3-Nitrobenzoic acid is an organic compound with the formula C_{6}H_{4}(NO_{2})CO_{2}H. It is an aromatic compound and under standard conditions, it is an off-white solid. The two substituents are in a meta position with respect to each other, giving the alternative name of m-nitrobenzoic acid. This compound can be useful as it is a precursor to 3-aminobenzoic acid, which is used to prepare some dyes.

==Preparation==
It is prepared by nitration of benzoic acid at low temperatures. Both 2-Nitrobenzoic acid and 4-Nitrobenzoic acid are produced as side products, with yields of approximately 20% and 1.5% respectively. Since carboxylic acid functional groups are electron withdrawing, during an electrophilic aromatic substitution reaction of nitration, substituents are directed to a meta position which explains this regiochemistry.
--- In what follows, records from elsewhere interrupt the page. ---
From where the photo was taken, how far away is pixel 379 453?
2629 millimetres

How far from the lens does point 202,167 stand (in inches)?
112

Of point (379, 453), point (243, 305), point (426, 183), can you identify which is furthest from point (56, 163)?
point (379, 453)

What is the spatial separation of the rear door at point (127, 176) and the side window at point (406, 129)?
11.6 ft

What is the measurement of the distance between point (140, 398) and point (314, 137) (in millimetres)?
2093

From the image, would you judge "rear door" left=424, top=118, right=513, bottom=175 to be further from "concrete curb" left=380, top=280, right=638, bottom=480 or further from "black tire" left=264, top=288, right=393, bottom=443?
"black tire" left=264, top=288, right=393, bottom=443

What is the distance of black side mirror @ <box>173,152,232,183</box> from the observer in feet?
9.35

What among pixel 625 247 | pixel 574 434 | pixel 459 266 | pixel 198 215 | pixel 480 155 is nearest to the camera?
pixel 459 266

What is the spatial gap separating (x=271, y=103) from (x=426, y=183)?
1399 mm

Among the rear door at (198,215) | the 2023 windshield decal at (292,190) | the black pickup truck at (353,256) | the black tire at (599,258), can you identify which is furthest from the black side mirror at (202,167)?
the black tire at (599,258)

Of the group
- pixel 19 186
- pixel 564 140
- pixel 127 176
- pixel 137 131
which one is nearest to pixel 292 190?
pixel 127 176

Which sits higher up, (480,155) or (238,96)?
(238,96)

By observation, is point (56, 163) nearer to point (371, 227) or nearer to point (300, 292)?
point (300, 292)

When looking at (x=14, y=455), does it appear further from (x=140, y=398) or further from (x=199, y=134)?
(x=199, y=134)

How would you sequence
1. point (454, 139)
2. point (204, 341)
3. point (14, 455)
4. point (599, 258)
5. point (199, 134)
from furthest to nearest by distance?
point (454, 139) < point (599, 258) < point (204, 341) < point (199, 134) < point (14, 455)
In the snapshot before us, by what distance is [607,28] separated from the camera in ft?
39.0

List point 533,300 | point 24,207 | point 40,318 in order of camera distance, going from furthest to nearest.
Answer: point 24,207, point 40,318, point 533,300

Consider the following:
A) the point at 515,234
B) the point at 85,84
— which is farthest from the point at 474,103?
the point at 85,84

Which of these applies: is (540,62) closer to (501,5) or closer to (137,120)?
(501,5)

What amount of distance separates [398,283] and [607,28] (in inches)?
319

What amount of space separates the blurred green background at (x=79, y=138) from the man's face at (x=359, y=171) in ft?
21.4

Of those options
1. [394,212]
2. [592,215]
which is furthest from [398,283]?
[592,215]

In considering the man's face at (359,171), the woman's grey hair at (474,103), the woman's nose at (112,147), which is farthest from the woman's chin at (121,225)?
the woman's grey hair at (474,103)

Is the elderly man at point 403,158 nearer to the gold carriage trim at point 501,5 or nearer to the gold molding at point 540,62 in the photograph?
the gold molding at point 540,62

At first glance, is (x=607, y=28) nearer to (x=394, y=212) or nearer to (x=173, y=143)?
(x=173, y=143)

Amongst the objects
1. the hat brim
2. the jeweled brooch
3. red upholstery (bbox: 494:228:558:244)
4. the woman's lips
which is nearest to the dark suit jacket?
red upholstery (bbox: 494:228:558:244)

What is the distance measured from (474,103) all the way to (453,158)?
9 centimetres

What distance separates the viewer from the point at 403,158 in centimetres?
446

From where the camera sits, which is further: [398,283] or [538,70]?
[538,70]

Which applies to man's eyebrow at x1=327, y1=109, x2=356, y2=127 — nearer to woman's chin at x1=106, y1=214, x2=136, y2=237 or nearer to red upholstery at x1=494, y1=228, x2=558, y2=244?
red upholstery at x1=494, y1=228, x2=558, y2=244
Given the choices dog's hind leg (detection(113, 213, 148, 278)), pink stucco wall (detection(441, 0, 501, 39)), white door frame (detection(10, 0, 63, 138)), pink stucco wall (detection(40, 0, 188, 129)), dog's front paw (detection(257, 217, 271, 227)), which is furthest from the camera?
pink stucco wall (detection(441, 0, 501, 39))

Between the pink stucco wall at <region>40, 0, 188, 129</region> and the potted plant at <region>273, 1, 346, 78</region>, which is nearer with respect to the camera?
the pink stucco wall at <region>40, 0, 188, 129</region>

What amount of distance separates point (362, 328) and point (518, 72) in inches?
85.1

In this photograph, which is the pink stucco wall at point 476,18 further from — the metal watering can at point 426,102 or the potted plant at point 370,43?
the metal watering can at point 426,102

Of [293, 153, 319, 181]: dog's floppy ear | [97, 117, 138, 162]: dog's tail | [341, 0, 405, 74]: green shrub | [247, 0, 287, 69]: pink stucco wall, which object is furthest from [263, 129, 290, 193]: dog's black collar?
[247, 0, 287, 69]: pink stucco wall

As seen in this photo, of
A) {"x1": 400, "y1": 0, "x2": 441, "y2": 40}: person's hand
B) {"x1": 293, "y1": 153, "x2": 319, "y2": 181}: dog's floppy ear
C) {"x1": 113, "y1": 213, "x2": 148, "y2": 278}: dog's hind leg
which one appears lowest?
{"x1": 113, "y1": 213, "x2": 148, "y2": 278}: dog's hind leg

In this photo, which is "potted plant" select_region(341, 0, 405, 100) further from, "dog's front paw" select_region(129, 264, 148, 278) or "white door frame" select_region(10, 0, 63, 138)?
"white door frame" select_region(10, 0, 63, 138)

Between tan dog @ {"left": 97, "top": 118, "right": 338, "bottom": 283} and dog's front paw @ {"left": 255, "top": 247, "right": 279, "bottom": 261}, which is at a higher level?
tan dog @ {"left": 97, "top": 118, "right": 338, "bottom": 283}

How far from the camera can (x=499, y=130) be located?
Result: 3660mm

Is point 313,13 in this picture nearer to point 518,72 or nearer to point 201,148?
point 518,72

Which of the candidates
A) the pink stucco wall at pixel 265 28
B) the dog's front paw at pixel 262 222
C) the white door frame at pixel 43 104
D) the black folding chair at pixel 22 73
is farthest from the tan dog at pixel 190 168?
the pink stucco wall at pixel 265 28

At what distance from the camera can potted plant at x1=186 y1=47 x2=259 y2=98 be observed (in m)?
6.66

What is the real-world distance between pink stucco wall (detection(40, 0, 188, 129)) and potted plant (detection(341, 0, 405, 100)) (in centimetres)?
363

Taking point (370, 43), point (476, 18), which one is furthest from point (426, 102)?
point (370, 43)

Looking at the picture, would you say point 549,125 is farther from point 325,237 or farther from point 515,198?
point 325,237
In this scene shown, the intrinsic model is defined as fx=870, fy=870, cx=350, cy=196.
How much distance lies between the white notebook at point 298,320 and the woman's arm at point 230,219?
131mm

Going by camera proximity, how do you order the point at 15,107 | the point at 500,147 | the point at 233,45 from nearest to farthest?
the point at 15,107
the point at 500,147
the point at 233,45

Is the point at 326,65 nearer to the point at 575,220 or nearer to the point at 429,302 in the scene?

A less efficient route involves nitration of methyl benzoate, followed by hydrolysis. Alternatively, oxidative C-C bond cleavage of 3-nitroacetophenone to the corresponding aryl carboxylic acid, has been demonstrated. A further synthesis involves the oxidation of 3-nitrobenzaldehyde.

==Properties==
With a pK_{a} of 3.47, 3-nitrobenzoic acid is about ten times more acidic than benzoic acid. The conjugate base of benzoic acid is stabilised by the presence of the electron withdrawing nitro group which explains its increased acidity in comparison to unsubstituted benzoic acid. It is typically soluble in oxygenated and chlorinated solvents.

== Reactivity ==
The presence of both carboxylic acid and nitro functional groups deactivate the ring with respect to electrophilic aromatic substitution reactions. Hydrogenation gives 3-aminobenzoic acid.

==Safety==
The compound is likely of modest toxicity, with (i.v., mouse) of 640 mg/kg. This compound can cause skin and eye irritation with symptoms of exposure including methemoglobin, sensitisation, irritation, and corneal damage.